--- START OF Source document ---

OISM is a multicast traffic optimization feature that operates at L2 and Layer 3 (L3) in EVPN-VXLAN edge-routed bridging (ERB) overlay fabrics. With OISM, leaf devices in the fabric route intersubnet multicast traffic locally through IRB interfaces. This design minimizes the amount of traffic the devices send out into the EVPN core and avoids traffic hairpinning. OISM uses IGMP snooping (or MLD snooping) and selective multicast forwarding (SMET) to further limit EVPN core traffic only to destinations with interested listeners. Finally, OISM enables ERB fabrics to effectively support multicast traffic between sources and receivers inside and outside of the fabric.

In contrast, AR focuses on optimizing the L2 functions of replicating and forwarding BUM traffic in the fabric.

Note:

OISM optimizes only multicast traffic flow, not broadcast or unknown unicast traffic flows. AR helps to optimize any BUM traffic flows.

Starting in Junos OS and Junos OS Evolved Release 22.2R1, you can enable AR with OISM on supported devices in an ERB overlay fabric. With this support, OISM uses the symmetric bridge domains model, in which you configure the same subnet information symmetrically on all OISM devices.

AR and OISM Device Roles

With AR, you configure devices to function in the AR replicator or AR leaf role. When you don't assign an AR role to a device, the device functions as a regular NVE device. See Table 1 for more on these roles.

With OISM, you configure devices in an ERB overlay fabric to function in one of the following roles:

  • OISM border leaf role.

  • OISM server leaf role.

  • No OISM role—These devices are usually lean spine devices in the fabric.

See Optimized Intersubnet Multicast in EVPN Networks for details on how OISM works and how to configure OISM devices.

When you integrate AR and OISM functions, we support the AR replicator role in the following modes:

  • Collocated: You configure the AR replicator role on the same device as the OISM border leaf role.

  • Standalone: The AR replicator function is not collocated with the OISM border leaf role on the same device. In this case, the AR replicator is usually a lean spine device in an ERB fabric running OISM.

    Note:

    On QFX5130-32CD and QFX5700 switches, we only support standalone mode. You can configure the AR replicator role only on a device in the fabric that isn't also an OISM border leaf device.

Guidelines to Integrate AR and OISM Device Roles

Use these guidelines to integrate AR and OISM roles on the devices in the fabric:

  • You can configure any OISM leaf devices (border leaf or server leaf) with the AR leaf role.

  • Use the following rules when you configure the AR replicator role:

    1. We support the AR replicator role on any of following devices: QFX5130-32CD, QFX5700, QFX10002, QFX10008, and QFX10016.

      Note:

      QFX5130-32CD and QFX5700 devices support the AR replicator role only in standalone mode.

    2. The devices you use as AR replicators must be devices that support OISM, even if you configure an AR replicator in standalone mode (see AR and OISM Device Roles). The AR replicator devices must have the same tenant virtual routing and forwarding (VRF) and VLAN information as the OISM devices (see rule 3).

    3. Even if the AR replicator device is in standalone mode, you must configure the device with the same tenant VRF instances, corresponding IRB interfaces, and member VLANs as the OISM leaf devices. The AR replicator requires this information to install the correct L2 multicast states to properly forward the multicast traffic.

--- END OF Source document ---
--- START OF Data segment ---

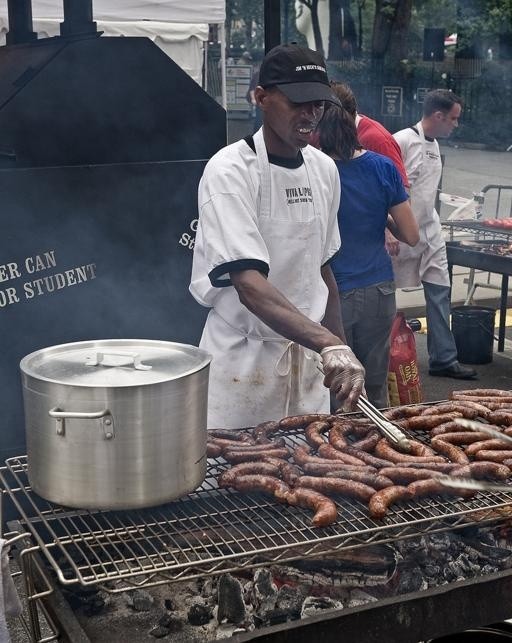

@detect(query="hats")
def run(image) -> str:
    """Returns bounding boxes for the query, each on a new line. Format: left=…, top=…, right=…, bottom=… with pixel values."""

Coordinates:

--- END OF Data segment ---

**Challenges**.
1 > Answer each question from the AR and OISM text:
(a) Starting in which release can you enable AR with OISM?
(b) Devices with no OISM role are usually what kind of devices?
(c) Which switches support the AR replicator role only in standalone mode?
2 > According to the AR and OISM text, why must an AR replicator in standalone mode have the same tenant VRF instances, IRB interfaces, and member VLANs as the OISM leaf devices?
3 > Repeat the passage of the AR and OISM text word for word, starting at "Starting in Junos" and ending at "all OISM devices.".

**Results of the exercise**.
1 >
(a) Junos OS and Junos OS Evolved Release 22.2R1.
(b) Lean spine devices in the fabric.
(c) QFX5130-32CD and QFX5700 switches.

2 > The AR replicator needs this information to install the correct L2 multicast states. Those states let it forward the multicast traffic properly.

3 >
Starting in Junos OS and Junos OS Evolved Release 22.2R1, you can enable AR with OISM on supported devices in an ERB overlay fabric. With this support, OISM uses the symmetric bridge domains model, in which you configure the same subnet information symmetrically on all OISM devices.